→ **What to work on**
Search the data for the string "trap" and copy each line where it turns up.

Stored data
:::::
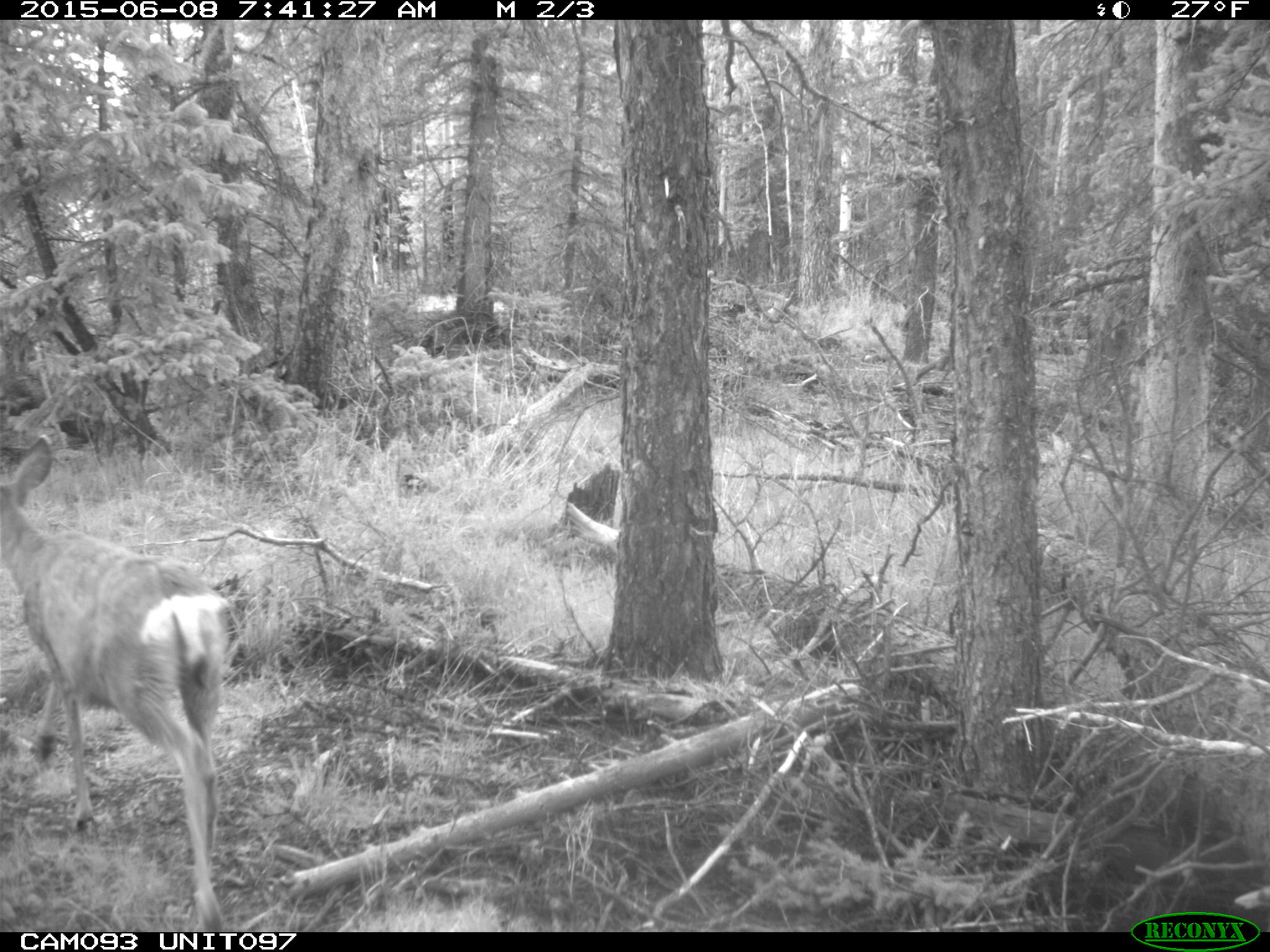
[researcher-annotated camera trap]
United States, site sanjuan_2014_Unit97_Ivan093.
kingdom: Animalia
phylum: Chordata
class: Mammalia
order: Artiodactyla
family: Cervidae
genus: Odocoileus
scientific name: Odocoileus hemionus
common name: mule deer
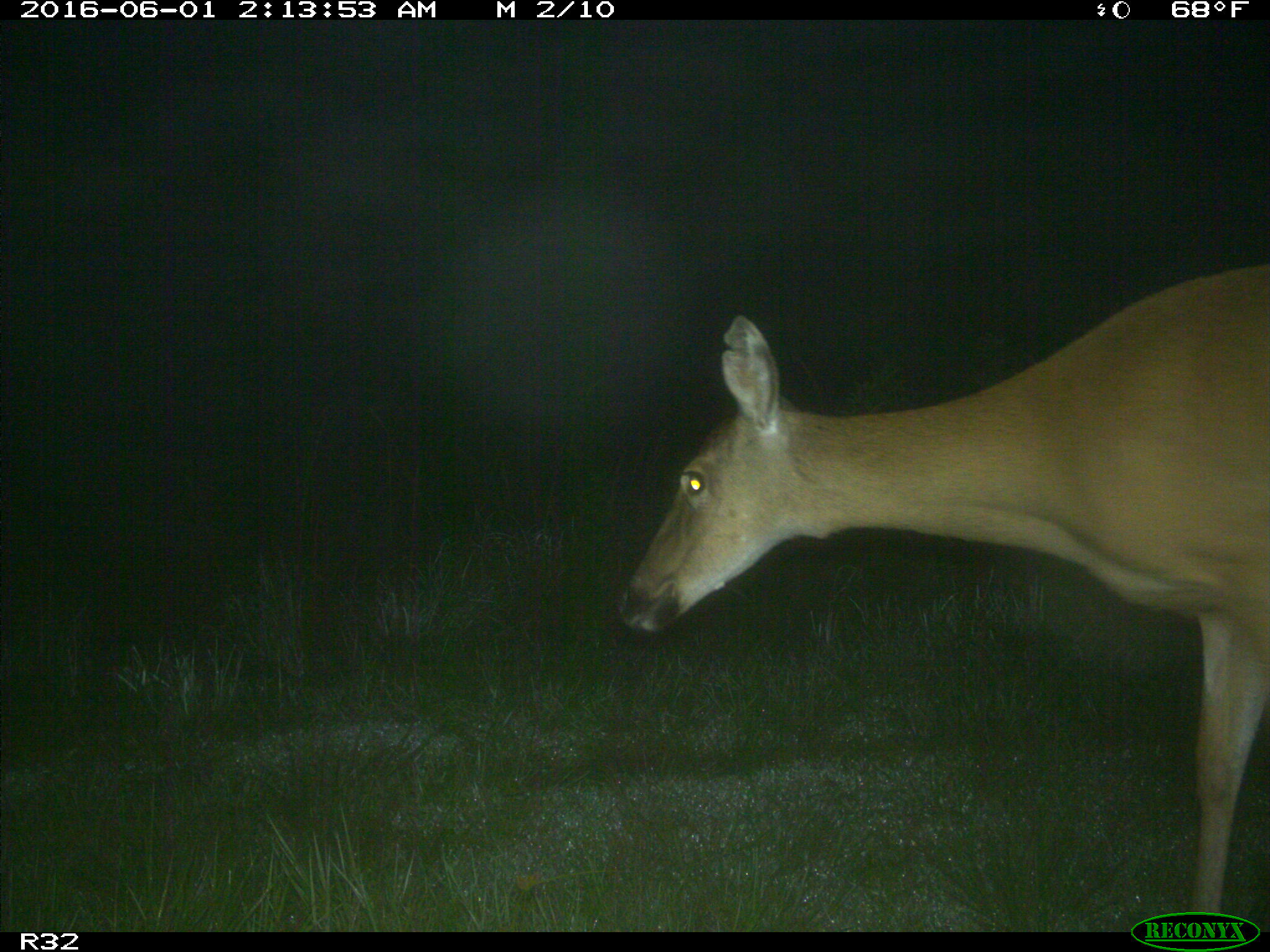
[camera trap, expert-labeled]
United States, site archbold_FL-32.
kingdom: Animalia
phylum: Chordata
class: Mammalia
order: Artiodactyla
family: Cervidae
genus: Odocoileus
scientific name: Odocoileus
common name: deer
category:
:::::
→ **Worked solution**
[researcher-annotated camera trap]
[camera trap, expert-labeled]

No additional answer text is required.